_PROBLEM DETAILS_. Exact copies of the records below are required.

*** Begin section ***

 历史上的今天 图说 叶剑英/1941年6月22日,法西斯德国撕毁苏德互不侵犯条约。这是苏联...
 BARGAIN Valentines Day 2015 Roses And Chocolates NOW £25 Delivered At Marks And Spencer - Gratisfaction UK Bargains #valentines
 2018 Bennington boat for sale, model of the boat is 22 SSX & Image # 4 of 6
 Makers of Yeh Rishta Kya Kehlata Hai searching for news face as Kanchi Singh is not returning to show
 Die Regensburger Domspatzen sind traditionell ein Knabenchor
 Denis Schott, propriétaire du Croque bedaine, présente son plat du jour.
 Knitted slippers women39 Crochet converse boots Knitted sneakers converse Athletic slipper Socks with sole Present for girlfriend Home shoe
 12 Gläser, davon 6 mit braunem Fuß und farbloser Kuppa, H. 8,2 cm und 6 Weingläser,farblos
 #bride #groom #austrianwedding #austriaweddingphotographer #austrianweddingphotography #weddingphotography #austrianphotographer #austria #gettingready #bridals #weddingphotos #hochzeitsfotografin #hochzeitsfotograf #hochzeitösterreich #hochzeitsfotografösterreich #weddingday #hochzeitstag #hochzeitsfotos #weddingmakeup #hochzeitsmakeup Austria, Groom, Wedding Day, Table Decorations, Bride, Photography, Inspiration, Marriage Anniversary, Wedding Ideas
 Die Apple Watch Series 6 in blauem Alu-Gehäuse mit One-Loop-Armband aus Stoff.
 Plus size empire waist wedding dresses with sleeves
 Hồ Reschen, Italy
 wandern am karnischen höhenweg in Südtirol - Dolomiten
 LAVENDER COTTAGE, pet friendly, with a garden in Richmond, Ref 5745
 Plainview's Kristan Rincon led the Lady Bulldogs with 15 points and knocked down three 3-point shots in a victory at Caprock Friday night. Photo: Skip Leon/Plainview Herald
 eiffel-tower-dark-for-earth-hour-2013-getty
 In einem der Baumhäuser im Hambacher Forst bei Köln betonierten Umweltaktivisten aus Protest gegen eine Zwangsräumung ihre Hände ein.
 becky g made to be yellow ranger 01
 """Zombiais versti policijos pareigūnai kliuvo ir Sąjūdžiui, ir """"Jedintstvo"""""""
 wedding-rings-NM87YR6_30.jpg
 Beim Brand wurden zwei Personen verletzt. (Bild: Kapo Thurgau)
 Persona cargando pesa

*** End section ***

_THE ANSWER_.
 历史上的今天 图说 叶剑英/1941年6月22日,法西斯德国撕毁苏德互不侵犯条约。这是苏联...
 BARGAIN Valentines Day 2015 Roses And Chocolates NOW £25 Delivered At Marks And Spencer - Gratisfaction UK Bargains #valentines
 2018 Bennington boat for sale, model of the boat is 22 SSX & Image # 4 of 6
 Makers of Yeh Rishta Kya Kehlata Hai searching for news face as Kanchi Singh is not returning to show
 Die Regensburger Domspatzen sind traditionell ein Knabenchor
 Denis Schott, propriétaire du Croque bedaine, présente son plat du jour.
 Knitted slippers women39 Crochet converse boots Knitted sneakers converse Athletic slipper Socks with sole Present for girlfriend Home shoe
 12 Gläser, davon 6 mit braunem Fuß und farbloser Kuppa, H. 8,2 cm und 6 Weingläser,farblos
 #bride #groom #austrianwedding #austriaweddingphotographer #austrianweddingphotography #weddingphotography #austrianphotographer #austria #gettingready #bridals #weddingphotos #hochzeitsfotografin #hochzeitsfotograf #hochzeitösterreich #hochzeitsfotografösterreich #weddingday #hochzeitstag #hochzeitsfotos #weddingmakeup #hochzeitsmakeup Austria, Groom, Wedding Day, Table Decorations, Bride, Photography, Inspiration, Marriage Anniversary, Wedding Ideas
 Die Apple Watch Series 6 in blauem Alu-Gehäuse mit One-Loop-Armband aus Stoff.
 Plus size empire waist wedding dresses with sleeves
 Hồ Reschen, Italy
 wandern am karnischen höhenweg in Südtirol - Dolomiten
 LAVENDER COTTAGE, pet friendly, with a garden in Richmond, Ref 5745
 Plainview's Kristan Rincon led the Lady Bulldogs with 15 points and knocked down three 3-point shots in a victory at Caprock Friday night. Photo: Skip Leon/Plainview Herald
 eiffel-tower-dark-for-earth-hour-2013-getty
 In einem der Baumhäuser im Hambacher Forst bei Köln betonierten Umweltaktivisten aus Protest gegen eine Zwangsräumung ihre Hände ein.
 becky g made to be yellow ranger 01
 """Zombiais versti policijos pareigūnai kliuvo ir Sąjūdžiui, ir """"Jedintstvo"""""""
 wedding-rings-NM87YR6_30.jpg
 Beim Brand wurden zwei Personen verletzt. (Bild: Kapo Thurgau)
 Persona cargando pesa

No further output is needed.